The following 19 Video clips demonstrate the important steps of one stage BVT below. Each video title is followed by a brief description of the highlights of each segment.

These video segments illustrate crucial aspects of the BVT procedure.  There are many variations that develop with experience and some of these are addressed in each video clip as appropriate.

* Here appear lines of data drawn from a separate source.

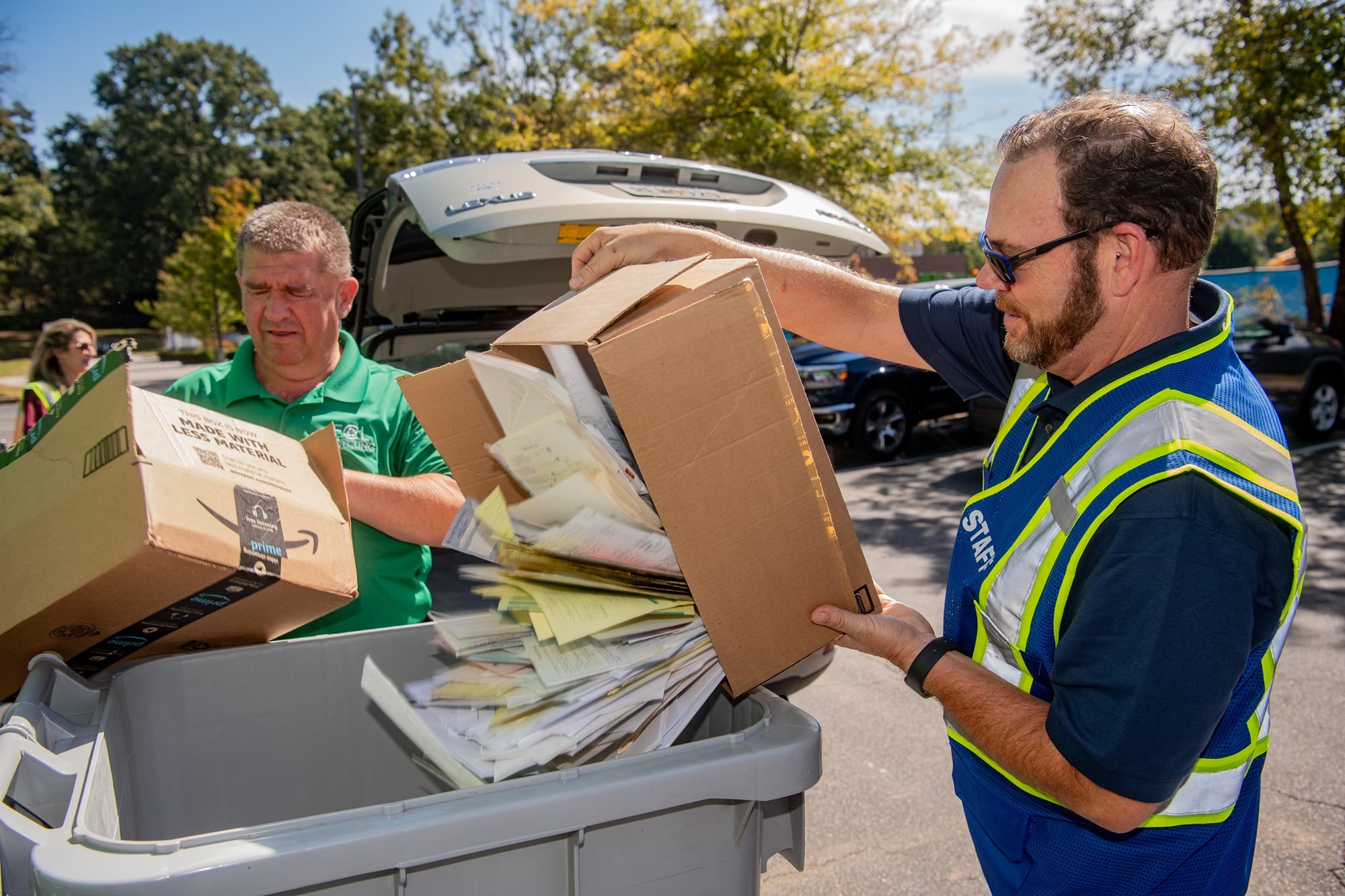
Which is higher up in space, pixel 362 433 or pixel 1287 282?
pixel 1287 282

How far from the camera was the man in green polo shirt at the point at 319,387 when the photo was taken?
2348 mm

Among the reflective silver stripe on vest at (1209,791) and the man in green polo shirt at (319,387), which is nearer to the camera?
the reflective silver stripe on vest at (1209,791)

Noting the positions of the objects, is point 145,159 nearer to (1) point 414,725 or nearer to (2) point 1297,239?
(2) point 1297,239

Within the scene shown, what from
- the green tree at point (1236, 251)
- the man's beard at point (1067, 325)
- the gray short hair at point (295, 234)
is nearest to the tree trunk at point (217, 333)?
the gray short hair at point (295, 234)

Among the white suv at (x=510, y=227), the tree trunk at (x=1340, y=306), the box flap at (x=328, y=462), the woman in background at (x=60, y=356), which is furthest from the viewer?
the tree trunk at (x=1340, y=306)

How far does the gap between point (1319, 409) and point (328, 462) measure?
39.6ft

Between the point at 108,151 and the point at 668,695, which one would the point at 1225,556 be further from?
the point at 108,151

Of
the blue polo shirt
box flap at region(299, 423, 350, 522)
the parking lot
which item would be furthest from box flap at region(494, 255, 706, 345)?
the parking lot

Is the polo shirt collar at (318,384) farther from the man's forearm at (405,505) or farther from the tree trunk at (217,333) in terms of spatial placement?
the tree trunk at (217,333)

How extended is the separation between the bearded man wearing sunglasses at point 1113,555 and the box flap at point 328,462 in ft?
3.20

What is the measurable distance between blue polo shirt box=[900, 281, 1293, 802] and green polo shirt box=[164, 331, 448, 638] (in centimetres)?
168

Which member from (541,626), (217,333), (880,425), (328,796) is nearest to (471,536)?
(541,626)

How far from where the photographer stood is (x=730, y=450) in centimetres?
132

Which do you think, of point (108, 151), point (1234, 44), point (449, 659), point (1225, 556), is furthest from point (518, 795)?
point (108, 151)
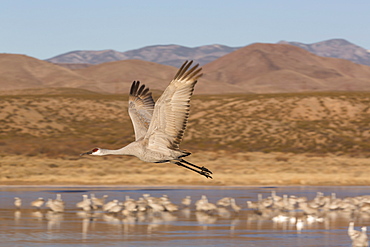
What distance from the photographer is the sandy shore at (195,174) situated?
41.9m

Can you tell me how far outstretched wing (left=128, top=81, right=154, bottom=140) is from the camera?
20411mm

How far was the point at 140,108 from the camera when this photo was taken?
2116 cm

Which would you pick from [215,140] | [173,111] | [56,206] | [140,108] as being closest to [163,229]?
[140,108]

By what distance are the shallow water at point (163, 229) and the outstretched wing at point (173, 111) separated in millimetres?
3234

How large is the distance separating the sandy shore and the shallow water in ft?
35.2

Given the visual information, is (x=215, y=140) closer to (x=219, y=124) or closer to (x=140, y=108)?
(x=219, y=124)

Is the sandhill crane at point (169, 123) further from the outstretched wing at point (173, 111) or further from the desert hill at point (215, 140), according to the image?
the desert hill at point (215, 140)

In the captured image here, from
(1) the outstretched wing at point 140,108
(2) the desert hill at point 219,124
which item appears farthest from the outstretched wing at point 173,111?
(2) the desert hill at point 219,124

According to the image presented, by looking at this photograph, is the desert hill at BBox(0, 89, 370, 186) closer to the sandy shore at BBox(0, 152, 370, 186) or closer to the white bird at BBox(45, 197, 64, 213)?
the sandy shore at BBox(0, 152, 370, 186)

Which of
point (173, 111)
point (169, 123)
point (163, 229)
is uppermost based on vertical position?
point (173, 111)

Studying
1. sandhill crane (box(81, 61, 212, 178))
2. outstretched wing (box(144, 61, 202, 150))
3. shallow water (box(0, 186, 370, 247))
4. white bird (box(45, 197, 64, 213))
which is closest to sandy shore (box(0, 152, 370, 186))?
shallow water (box(0, 186, 370, 247))

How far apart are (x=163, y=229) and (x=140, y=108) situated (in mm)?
3929

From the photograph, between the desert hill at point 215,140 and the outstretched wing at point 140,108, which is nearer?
the outstretched wing at point 140,108

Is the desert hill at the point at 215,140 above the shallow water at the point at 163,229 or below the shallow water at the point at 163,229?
above
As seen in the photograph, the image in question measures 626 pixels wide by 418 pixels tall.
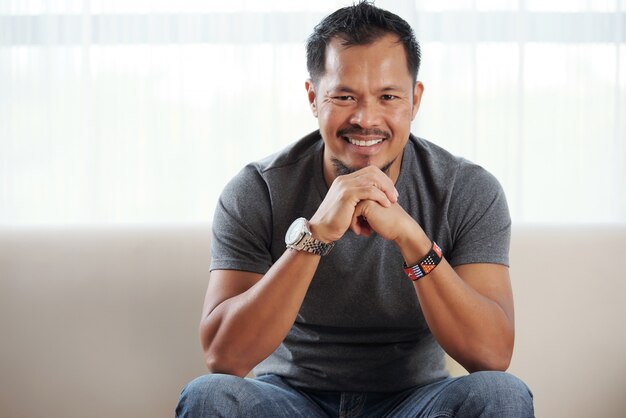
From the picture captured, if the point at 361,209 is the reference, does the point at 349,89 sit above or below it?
above

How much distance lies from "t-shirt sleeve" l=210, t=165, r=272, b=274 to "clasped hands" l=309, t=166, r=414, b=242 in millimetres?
234

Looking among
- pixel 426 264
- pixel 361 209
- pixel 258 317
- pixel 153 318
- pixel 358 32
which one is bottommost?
→ pixel 153 318

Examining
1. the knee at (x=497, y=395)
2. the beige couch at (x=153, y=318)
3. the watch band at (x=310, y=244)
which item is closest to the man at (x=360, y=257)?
the watch band at (x=310, y=244)

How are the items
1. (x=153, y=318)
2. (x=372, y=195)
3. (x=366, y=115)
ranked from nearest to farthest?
(x=372, y=195), (x=366, y=115), (x=153, y=318)

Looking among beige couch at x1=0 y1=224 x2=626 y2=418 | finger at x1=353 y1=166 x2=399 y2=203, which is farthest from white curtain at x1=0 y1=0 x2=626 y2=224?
finger at x1=353 y1=166 x2=399 y2=203

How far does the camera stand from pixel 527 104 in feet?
8.23

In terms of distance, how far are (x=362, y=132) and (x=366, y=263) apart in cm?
30

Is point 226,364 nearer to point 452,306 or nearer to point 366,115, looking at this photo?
point 452,306

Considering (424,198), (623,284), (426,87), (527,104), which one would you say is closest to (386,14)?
(424,198)

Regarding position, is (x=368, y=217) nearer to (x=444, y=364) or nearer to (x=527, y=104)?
(x=444, y=364)

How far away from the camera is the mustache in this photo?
1.82 m

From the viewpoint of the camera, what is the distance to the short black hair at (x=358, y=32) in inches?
73.1

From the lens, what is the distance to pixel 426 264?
5.55 ft

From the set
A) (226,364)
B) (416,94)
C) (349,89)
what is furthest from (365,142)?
(226,364)
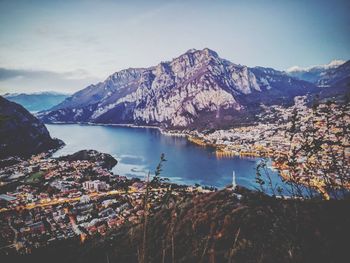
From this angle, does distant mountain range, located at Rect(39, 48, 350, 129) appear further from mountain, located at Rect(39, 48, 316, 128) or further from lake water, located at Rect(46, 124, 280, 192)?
lake water, located at Rect(46, 124, 280, 192)

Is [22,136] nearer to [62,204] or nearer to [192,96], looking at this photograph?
[62,204]

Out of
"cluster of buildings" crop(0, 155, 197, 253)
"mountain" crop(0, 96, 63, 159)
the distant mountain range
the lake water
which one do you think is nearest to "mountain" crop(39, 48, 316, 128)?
the distant mountain range

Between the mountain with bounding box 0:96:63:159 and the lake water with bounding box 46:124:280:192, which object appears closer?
the lake water with bounding box 46:124:280:192

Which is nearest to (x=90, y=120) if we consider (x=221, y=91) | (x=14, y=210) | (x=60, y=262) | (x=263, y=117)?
(x=221, y=91)

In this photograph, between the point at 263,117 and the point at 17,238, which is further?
the point at 263,117

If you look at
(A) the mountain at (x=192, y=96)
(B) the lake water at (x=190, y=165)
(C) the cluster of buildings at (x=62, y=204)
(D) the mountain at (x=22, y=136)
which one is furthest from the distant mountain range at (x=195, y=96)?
(C) the cluster of buildings at (x=62, y=204)

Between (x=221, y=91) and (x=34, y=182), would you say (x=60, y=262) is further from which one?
(x=221, y=91)
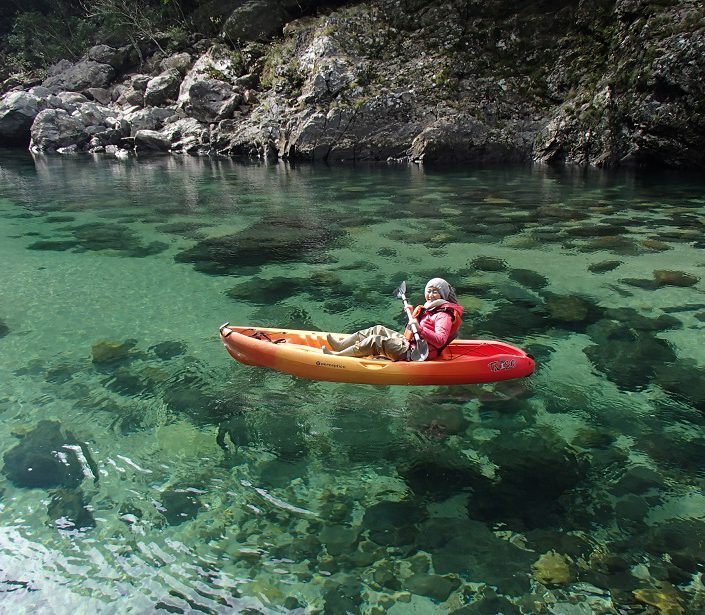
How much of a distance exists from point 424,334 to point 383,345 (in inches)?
21.0

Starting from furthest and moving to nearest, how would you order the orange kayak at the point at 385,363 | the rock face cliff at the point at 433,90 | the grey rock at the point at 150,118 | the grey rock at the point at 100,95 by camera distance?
the grey rock at the point at 100,95 → the grey rock at the point at 150,118 → the rock face cliff at the point at 433,90 → the orange kayak at the point at 385,363

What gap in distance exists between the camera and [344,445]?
497 centimetres

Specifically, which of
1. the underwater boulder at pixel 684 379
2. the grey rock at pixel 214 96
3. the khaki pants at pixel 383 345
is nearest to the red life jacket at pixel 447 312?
the khaki pants at pixel 383 345

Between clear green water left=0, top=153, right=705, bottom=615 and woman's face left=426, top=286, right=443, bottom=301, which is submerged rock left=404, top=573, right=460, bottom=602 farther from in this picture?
woman's face left=426, top=286, right=443, bottom=301

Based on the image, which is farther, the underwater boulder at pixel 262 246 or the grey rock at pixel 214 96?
the grey rock at pixel 214 96

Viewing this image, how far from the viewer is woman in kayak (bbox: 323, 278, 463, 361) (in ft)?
18.7

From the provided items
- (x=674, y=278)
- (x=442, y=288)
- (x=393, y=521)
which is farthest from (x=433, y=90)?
(x=393, y=521)

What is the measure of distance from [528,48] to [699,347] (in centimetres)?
2593

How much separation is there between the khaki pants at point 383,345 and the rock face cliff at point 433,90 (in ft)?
64.6

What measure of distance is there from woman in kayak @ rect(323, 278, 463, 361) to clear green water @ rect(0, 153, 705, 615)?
0.42m

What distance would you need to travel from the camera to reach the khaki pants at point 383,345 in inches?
233

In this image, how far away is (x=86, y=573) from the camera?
12.0 feet

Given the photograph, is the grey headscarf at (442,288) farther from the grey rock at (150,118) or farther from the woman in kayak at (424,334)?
the grey rock at (150,118)

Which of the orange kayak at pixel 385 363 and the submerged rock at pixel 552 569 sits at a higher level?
the orange kayak at pixel 385 363
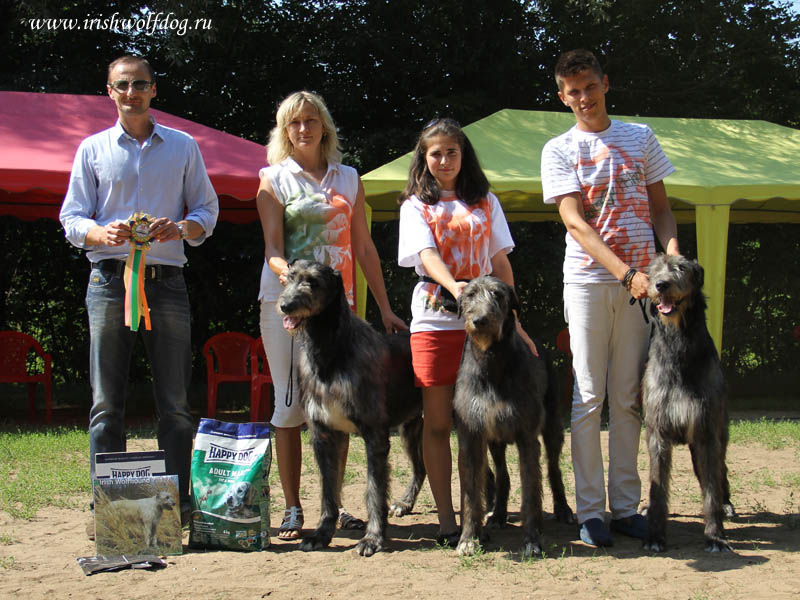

Basilic Vein Transposition (BVT) using skin bridges. This slightly different approach preferred by some like the above is highlighted in the steps below: The improved cosmetic benefits are minimal (Figure 35) and may not justify the increased surgical difficulties. The planning and procedure steps are similar as outlined:

  1. Pre-operative ultrasound to mark veins and map side branches.
  2. The planned incisions (2-3 cm long) with skin bridges are marked.
  3. Mobilization of veins above BUT through limited incisions (a lighted retractor can help although not essential)
  4. All side branches are tied and divided, and the nerve is preserved.
  5. The basilic vein is marked with a pen
  6. The vein is divided at a level near the elbow
  7. A tunnel is created – a hollow tunneler or a cut 8 mm endo-trachea tube
  8. The vein is tunneled atraumatic to the elbow.
  9. Once position is ensured an end-to-end anastomosis is performed with the transposed vein
  10. The skin is closed over the dissection sites.

This approach preserves the cylindrical arm anatomy and prevents anatomical distortions such as ‘dogears” with a longer incision (Figure 36).